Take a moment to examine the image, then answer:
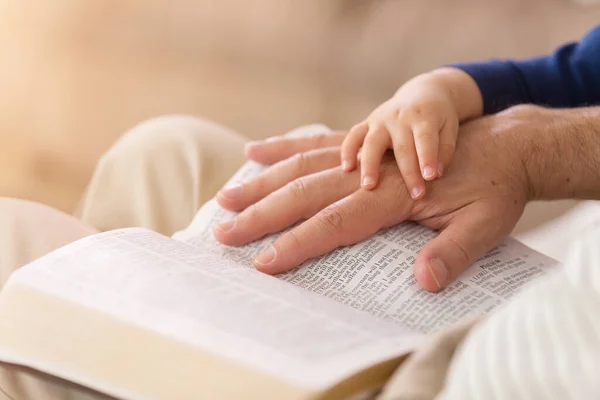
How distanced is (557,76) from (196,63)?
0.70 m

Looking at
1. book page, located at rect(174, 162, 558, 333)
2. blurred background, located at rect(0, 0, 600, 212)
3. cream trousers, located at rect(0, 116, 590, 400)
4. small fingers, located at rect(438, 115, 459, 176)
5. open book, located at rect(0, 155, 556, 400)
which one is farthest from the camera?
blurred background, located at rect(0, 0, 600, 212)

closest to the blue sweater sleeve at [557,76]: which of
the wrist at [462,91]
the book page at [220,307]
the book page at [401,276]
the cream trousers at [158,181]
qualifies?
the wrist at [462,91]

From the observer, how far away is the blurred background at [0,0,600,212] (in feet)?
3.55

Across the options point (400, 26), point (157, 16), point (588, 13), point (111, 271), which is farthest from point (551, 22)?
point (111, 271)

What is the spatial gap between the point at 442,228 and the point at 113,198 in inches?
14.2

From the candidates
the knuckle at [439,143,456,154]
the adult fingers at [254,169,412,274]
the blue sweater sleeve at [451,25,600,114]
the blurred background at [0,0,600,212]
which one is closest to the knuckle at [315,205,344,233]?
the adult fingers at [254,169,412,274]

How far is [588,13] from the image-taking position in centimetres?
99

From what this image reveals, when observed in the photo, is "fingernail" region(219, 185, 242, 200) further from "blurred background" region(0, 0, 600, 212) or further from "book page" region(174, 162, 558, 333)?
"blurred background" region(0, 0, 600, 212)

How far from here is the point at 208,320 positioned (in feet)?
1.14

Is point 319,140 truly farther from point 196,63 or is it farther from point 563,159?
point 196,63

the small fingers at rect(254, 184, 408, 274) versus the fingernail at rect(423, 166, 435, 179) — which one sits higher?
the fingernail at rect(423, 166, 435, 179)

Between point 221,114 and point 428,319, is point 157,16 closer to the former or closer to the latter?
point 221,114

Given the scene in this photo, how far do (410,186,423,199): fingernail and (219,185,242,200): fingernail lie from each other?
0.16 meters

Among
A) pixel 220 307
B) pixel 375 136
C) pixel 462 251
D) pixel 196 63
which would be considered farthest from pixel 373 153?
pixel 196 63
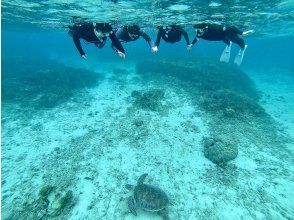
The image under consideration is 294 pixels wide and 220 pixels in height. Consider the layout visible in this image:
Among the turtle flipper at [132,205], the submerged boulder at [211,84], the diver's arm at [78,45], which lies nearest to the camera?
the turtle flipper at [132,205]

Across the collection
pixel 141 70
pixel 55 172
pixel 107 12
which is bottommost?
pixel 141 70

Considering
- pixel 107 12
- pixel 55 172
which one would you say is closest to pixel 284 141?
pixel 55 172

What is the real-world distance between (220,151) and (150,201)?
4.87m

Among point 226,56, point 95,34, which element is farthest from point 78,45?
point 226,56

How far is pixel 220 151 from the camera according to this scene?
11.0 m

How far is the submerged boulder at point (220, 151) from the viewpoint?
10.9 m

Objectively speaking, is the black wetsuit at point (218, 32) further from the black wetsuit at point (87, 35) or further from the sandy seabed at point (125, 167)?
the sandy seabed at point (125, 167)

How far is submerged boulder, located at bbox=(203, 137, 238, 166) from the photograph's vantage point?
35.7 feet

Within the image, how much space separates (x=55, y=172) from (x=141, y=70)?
——
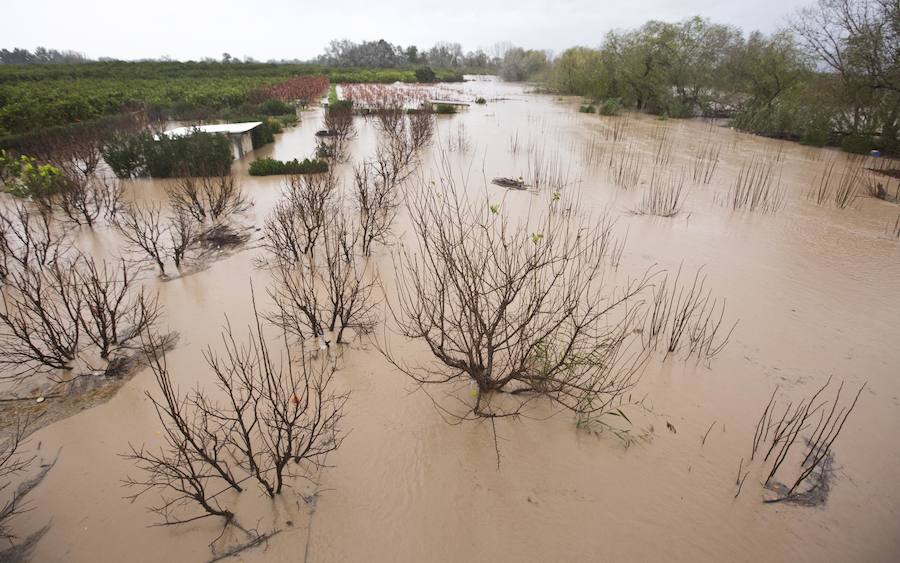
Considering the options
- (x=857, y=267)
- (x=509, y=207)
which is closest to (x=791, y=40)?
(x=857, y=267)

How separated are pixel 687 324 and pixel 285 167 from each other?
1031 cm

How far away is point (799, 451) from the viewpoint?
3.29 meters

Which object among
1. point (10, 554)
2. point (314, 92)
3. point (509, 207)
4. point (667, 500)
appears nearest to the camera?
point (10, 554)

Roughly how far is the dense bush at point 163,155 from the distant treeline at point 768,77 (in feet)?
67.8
——
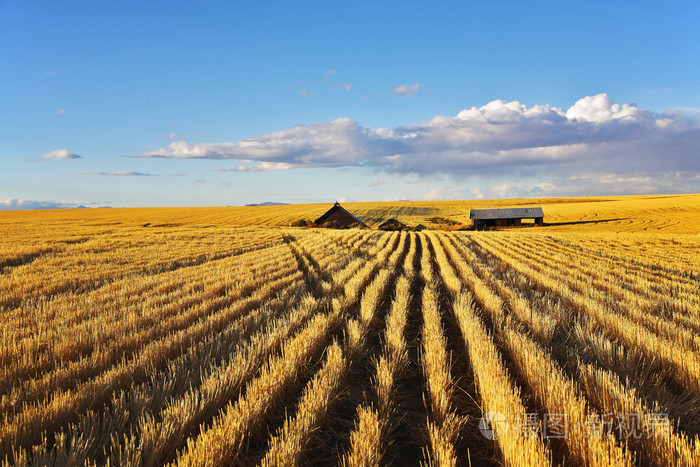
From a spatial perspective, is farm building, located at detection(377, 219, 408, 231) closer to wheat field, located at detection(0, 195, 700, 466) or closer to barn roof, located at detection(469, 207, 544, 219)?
——
__TASK DESCRIPTION__: Find each line in the material above that contains the word "closest" and copy those lines out.

__EXERCISE OUTPUT__:
closest to the blue sweater sleeve at [557,76]: which of
which one is closest to the knuckle at [315,205,344,233]?
which one would you say is closest to pixel 284 141?
which is closest to (x=791, y=40)?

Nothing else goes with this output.